Extracted records:
....

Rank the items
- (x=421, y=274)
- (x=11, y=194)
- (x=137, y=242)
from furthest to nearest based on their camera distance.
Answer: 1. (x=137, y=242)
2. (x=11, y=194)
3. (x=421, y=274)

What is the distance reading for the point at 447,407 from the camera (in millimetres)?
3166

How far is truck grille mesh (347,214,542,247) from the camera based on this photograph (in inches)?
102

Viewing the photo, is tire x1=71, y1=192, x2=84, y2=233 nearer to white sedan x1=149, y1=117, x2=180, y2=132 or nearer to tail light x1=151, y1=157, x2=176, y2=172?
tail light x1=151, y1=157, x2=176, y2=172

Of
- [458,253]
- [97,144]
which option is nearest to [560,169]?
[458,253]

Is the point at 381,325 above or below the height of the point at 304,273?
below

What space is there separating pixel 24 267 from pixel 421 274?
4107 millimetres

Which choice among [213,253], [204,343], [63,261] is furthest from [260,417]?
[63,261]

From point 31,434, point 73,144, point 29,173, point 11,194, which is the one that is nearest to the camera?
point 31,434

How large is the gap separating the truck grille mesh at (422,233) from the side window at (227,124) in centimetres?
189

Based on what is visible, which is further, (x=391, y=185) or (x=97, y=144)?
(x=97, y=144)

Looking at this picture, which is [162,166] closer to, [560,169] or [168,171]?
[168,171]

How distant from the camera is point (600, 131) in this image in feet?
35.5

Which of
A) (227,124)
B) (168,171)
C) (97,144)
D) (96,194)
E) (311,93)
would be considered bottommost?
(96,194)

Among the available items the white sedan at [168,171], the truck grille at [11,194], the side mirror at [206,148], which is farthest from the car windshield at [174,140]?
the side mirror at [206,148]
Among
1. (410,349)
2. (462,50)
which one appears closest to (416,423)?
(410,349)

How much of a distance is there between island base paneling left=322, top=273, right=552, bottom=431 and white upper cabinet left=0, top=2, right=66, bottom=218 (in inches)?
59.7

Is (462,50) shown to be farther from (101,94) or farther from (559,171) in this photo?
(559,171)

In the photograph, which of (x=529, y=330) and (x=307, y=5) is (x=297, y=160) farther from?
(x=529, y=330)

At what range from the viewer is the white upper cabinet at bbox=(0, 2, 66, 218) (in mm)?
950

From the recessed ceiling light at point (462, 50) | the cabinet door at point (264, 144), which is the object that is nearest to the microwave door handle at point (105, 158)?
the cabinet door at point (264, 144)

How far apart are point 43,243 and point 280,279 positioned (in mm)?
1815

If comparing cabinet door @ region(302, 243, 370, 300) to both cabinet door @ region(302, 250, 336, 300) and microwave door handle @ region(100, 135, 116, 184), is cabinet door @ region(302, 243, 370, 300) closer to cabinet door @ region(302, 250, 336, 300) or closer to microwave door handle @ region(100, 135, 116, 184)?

....

# Your task
Update the rows starting at the line that contains "How much of" and ending at the last row by replacing "white upper cabinet" with "white wall cabinet". Leave everything else unchanged.

# Written answer
How much of a distance is there between island base paneling left=322, top=273, right=552, bottom=431 and white wall cabinet left=0, top=2, right=66, bottom=218 (in inches)?
59.7

Is (462,50) shown to be farther from (101,94) or farther from (559,171) in this photo?
(559,171)

In the photograph, which of (x=529, y=330) and (x=307, y=5) is (x=297, y=160) farther from?
(x=529, y=330)

At what range from the viewer is the white wall cabinet at bbox=(0, 2, 66, 218) (in mm)?
950

From the recessed ceiling light at point (462, 50) | the cabinet door at point (264, 144), which is the object that is nearest to the microwave door handle at point (105, 158)?
the cabinet door at point (264, 144)

How far apart are point 43,243 and point 280,279 positioned (in mm)?
1815

If comparing cabinet door @ region(302, 243, 370, 300) to both cabinet door @ region(302, 250, 336, 300) and microwave door handle @ region(100, 135, 116, 184), is cabinet door @ region(302, 243, 370, 300) closer to cabinet door @ region(302, 250, 336, 300) or closer to microwave door handle @ region(100, 135, 116, 184)?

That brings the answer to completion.